Dataset rows:
** start **

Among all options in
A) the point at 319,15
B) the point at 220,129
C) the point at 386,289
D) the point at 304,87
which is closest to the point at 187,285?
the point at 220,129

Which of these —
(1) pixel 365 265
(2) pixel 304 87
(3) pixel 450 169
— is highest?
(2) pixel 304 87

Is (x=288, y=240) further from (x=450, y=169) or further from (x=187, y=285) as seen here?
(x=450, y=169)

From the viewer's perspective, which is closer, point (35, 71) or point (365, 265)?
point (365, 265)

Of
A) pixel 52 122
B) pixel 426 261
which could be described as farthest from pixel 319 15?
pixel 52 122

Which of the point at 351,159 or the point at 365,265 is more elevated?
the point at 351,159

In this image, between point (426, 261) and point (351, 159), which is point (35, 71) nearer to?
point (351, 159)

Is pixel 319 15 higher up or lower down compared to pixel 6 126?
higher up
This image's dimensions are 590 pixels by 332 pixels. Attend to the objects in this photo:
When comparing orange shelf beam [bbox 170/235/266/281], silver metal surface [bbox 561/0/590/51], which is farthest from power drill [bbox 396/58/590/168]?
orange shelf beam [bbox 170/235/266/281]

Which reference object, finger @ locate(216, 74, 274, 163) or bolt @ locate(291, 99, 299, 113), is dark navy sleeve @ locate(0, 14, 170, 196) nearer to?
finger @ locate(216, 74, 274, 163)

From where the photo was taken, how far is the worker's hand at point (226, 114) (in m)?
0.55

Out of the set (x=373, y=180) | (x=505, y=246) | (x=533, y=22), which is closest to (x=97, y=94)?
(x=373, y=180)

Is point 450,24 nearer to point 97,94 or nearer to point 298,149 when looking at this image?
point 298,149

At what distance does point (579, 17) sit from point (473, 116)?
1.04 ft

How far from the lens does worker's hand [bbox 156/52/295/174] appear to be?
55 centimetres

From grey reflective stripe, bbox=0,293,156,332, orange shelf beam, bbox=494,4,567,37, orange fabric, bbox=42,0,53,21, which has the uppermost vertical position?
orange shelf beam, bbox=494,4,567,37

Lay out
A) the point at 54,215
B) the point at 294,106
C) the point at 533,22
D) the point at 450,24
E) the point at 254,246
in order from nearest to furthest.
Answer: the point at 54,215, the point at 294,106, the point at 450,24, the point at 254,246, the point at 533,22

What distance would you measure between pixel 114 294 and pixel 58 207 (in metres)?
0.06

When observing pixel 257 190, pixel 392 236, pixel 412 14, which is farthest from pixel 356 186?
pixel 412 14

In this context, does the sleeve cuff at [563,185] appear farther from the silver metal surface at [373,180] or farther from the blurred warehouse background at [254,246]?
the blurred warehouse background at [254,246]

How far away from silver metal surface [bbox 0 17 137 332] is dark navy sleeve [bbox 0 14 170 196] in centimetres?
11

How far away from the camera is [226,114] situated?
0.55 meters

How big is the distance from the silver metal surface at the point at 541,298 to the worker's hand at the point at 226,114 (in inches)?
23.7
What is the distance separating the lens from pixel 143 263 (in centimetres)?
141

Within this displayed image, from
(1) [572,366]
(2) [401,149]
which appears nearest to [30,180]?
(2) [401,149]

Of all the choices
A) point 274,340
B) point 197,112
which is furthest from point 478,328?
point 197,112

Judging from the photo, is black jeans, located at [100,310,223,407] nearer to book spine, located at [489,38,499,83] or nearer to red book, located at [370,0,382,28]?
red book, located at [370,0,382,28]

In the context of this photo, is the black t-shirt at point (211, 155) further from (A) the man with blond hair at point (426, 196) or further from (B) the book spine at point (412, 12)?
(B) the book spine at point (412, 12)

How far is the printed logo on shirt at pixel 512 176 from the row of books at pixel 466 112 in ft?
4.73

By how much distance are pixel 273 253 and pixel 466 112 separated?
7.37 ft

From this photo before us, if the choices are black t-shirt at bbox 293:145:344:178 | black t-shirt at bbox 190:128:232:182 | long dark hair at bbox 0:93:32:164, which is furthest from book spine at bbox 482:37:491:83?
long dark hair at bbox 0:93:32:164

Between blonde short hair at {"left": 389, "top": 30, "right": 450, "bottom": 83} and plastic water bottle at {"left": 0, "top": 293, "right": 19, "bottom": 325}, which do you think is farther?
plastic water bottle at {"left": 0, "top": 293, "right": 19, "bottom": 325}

** end **

• [Task]:
Every line from the one containing "How far is the printed" through the last line must be copied exactly; leave out the rest.

• [Correct result]:
How far is the printed logo on shirt at pixel 512 176 from the row of books at pixel 466 112 in ft?
4.73

By how much distance are pixel 273 253 and pixel 466 112 separated?
7.37 ft

From this photo before us, if the choices are black t-shirt at bbox 293:145:344:178 | black t-shirt at bbox 190:128:232:182 | long dark hair at bbox 0:93:32:164, which is furthest from book spine at bbox 482:37:491:83?
long dark hair at bbox 0:93:32:164

Between blonde short hair at {"left": 389, "top": 30, "right": 450, "bottom": 83} and plastic water bottle at {"left": 0, "top": 293, "right": 19, "bottom": 325}, which do you think is farther?
plastic water bottle at {"left": 0, "top": 293, "right": 19, "bottom": 325}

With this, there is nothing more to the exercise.